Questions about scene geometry
__________
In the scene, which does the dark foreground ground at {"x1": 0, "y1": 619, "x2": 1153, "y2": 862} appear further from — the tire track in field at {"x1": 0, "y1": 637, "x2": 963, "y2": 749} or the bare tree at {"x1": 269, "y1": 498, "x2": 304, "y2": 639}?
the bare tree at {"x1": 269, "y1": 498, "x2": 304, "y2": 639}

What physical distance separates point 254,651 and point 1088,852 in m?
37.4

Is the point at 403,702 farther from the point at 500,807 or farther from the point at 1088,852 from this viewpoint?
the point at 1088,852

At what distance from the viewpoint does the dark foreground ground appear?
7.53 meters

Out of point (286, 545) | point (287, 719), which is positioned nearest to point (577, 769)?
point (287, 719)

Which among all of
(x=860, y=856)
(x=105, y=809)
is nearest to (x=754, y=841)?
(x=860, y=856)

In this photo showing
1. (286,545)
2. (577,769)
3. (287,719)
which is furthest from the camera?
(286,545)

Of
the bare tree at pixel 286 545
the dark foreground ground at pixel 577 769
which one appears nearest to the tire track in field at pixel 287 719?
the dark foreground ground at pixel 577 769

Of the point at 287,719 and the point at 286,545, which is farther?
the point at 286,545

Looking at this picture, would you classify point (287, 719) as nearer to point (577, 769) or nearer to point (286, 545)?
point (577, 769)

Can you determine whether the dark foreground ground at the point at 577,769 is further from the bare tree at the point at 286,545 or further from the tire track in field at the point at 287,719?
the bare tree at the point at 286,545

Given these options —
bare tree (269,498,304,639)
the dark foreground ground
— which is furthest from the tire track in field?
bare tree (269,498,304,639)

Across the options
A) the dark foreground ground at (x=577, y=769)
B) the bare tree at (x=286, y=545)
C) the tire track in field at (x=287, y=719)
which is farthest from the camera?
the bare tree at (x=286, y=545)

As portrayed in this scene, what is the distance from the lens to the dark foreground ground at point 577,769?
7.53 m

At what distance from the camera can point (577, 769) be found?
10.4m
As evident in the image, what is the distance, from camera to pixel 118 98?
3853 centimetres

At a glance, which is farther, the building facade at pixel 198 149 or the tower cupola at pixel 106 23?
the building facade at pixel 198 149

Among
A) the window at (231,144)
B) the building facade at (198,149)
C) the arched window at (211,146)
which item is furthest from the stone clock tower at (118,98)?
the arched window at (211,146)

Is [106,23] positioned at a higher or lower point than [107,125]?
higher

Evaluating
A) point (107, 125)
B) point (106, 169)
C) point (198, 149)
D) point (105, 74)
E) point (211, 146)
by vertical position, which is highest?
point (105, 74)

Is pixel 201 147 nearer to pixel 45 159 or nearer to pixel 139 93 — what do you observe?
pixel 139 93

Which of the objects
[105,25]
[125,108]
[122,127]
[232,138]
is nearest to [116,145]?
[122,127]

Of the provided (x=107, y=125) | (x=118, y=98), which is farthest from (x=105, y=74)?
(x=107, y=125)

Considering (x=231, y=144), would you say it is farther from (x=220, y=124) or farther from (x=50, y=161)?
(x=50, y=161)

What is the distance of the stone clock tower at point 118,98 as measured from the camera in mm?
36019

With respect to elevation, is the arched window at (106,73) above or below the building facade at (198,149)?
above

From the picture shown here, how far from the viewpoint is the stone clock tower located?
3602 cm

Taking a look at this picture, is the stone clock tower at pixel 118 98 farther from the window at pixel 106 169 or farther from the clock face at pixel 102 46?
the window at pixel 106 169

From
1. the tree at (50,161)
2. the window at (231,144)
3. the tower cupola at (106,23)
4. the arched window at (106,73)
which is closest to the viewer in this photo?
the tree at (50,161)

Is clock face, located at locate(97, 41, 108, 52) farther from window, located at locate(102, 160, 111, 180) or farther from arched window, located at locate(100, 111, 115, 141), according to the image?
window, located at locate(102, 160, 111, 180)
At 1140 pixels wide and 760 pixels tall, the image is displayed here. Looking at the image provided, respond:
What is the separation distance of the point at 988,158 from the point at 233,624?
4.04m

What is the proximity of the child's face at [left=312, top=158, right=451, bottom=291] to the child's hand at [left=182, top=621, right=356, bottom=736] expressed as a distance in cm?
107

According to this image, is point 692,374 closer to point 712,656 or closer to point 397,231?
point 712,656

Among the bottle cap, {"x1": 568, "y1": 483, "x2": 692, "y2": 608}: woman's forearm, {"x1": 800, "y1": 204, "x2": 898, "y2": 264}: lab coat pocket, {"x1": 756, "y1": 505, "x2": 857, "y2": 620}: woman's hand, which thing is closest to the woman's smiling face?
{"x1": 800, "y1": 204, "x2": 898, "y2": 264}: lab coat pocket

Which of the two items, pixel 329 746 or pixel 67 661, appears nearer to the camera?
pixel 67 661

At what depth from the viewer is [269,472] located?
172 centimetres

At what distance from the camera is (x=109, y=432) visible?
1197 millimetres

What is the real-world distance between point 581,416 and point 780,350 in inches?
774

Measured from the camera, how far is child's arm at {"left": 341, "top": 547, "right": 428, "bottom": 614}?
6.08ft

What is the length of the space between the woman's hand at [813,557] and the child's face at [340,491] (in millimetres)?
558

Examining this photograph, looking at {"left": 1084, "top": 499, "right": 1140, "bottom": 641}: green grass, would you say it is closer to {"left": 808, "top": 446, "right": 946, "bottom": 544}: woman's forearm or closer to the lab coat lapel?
__________
◆ Exercise instructions ◆
Copy every row above word for word, keeping each character and line break as shown.

◆ Task result ◆
In the scene, which does the dark foreground ground at {"x1": 0, "y1": 619, "x2": 1153, "y2": 862} appear further from — the tire track in field at {"x1": 0, "y1": 637, "x2": 963, "y2": 749} or the bare tree at {"x1": 269, "y1": 498, "x2": 304, "y2": 639}?
the bare tree at {"x1": 269, "y1": 498, "x2": 304, "y2": 639}

What physical distance separates point 254,651 and point 1088,852 in m?
37.4

Is the point at 403,702 farther from the point at 500,807 or farther from the point at 1088,852 from this viewpoint?
the point at 1088,852

At what distance from the viewpoint does the dark foreground ground appear?
7.53 meters

Out of point (286, 545) | point (287, 719), which is positioned nearest to point (577, 769)?
point (287, 719)

Which among all of
(x=860, y=856)
(x=105, y=809)
is nearest to (x=754, y=841)?
(x=860, y=856)

In this photo showing
1. (286,545)
2. (577,769)
3. (287,719)
which is furthest from the camera?
(286,545)

Of
the bare tree at pixel 286 545
the dark foreground ground at pixel 577 769
which one appears nearest to the tire track in field at pixel 287 719?
the dark foreground ground at pixel 577 769

Of the point at 287,719 and the point at 286,545, which is farther?
the point at 286,545

Looking at this picture, would you classify point (287, 719) as nearer to point (577, 769) or nearer to point (286, 545)?
point (577, 769)

Can you determine whether the dark foreground ground at the point at 577,769 is further from the bare tree at the point at 286,545 or further from the tire track in field at the point at 287,719?
the bare tree at the point at 286,545

Given these options —
bare tree (269,498,304,639)
the dark foreground ground
— which is furthest from the tire track in field?
bare tree (269,498,304,639)

Across the options
A) the dark foreground ground at (x=577, y=769)
B) the bare tree at (x=286, y=545)
C) the tire track in field at (x=287, y=719)
which is farthest from the camera?
the bare tree at (x=286, y=545)

As portrayed in this scene, what is the distance from the lens to the dark foreground ground at point 577,769?
7.53 m

At what distance from the camera can point (577, 769) be found?
10.4m
As evident in the image, what is the distance, from camera to pixel 118 98?
3853 centimetres

At a glance, which is farther, the building facade at pixel 198 149 or the tower cupola at pixel 106 23?
the building facade at pixel 198 149

Among
A) the window at (231,144)
B) the building facade at (198,149)
C) the arched window at (211,146)
which item is furthest from the stone clock tower at (118,98)?
the arched window at (211,146)

Is [106,23] positioned at a higher or lower point than [107,125]?
higher

Evaluating
A) point (107, 125)
B) point (106, 169)
C) point (198, 149)
D) point (105, 74)
E) point (211, 146)
by vertical position, which is highest?
point (105, 74)

Is pixel 201 147 nearer to pixel 45 159 or nearer to pixel 139 93 — what do you observe?
pixel 139 93

Which of the objects
[105,25]
[125,108]
[122,127]
[232,138]
is nearest to [116,145]?
[122,127]

Of the provided (x=107, y=125) | (x=118, y=98), which is farthest from (x=105, y=74)?
(x=107, y=125)

Considering (x=231, y=144), would you say it is farther from (x=220, y=124) or farther from (x=50, y=161)?
(x=50, y=161)

What is the distance of the stone clock tower at point 118,98 as measured from the camera in mm?
36019

With respect to elevation, is the arched window at (106,73) above or below the building facade at (198,149)?
above

From the picture shown here, how far from the viewpoint is the stone clock tower located?
3602 cm

Taking a look at this picture, is the stone clock tower at pixel 118 98 farther from the window at pixel 106 169 or farther from the clock face at pixel 102 46?
the window at pixel 106 169

From
1. the tree at (50,161)
2. the window at (231,144)
3. the tower cupola at (106,23)
4. the arched window at (106,73)
which is closest to the viewer in this photo?
the tree at (50,161)

Is clock face, located at locate(97, 41, 108, 52) farther from window, located at locate(102, 160, 111, 180) or farther from arched window, located at locate(100, 111, 115, 141), according to the image?
window, located at locate(102, 160, 111, 180)
At 1140 pixels wide and 760 pixels tall, the image is displayed here. Looking at the image provided, respond:
What is the separation distance of the point at 988,158 from the point at 233,624?
4.04m

What is the proximity of the child's face at [left=312, top=158, right=451, bottom=291] to the child's hand at [left=182, top=621, right=356, bottom=736] expressed as a distance in cm?
107

According to this image, is point 692,374 closer to point 712,656 or closer to point 397,231?
point 712,656

Among the bottle cap, {"x1": 568, "y1": 483, "x2": 692, "y2": 608}: woman's forearm, {"x1": 800, "y1": 204, "x2": 898, "y2": 264}: lab coat pocket, {"x1": 756, "y1": 505, "x2": 857, "y2": 620}: woman's hand, which thing is closest to the woman's smiling face?
{"x1": 800, "y1": 204, "x2": 898, "y2": 264}: lab coat pocket

Which of the two items, pixel 329 746 or pixel 67 661, appears nearer to the camera?
pixel 67 661

At what depth from the viewer is [269,472] located?
172 centimetres

At what distance from the camera is (x=109, y=432) visible?
1197 millimetres

What is the real-world distance between point 581,416 and point 780,350 in inches?
774

Measured from the camera, how far is child's arm at {"left": 341, "top": 547, "right": 428, "bottom": 614}?
6.08ft

What is the length of the space between the woman's hand at [813,557] and the child's face at [340,491] (in millimetres)?
558

Examining this photograph, looking at {"left": 1084, "top": 499, "right": 1140, "bottom": 641}: green grass, would you say it is closer to {"left": 808, "top": 446, "right": 946, "bottom": 544}: woman's forearm or closer to the lab coat lapel?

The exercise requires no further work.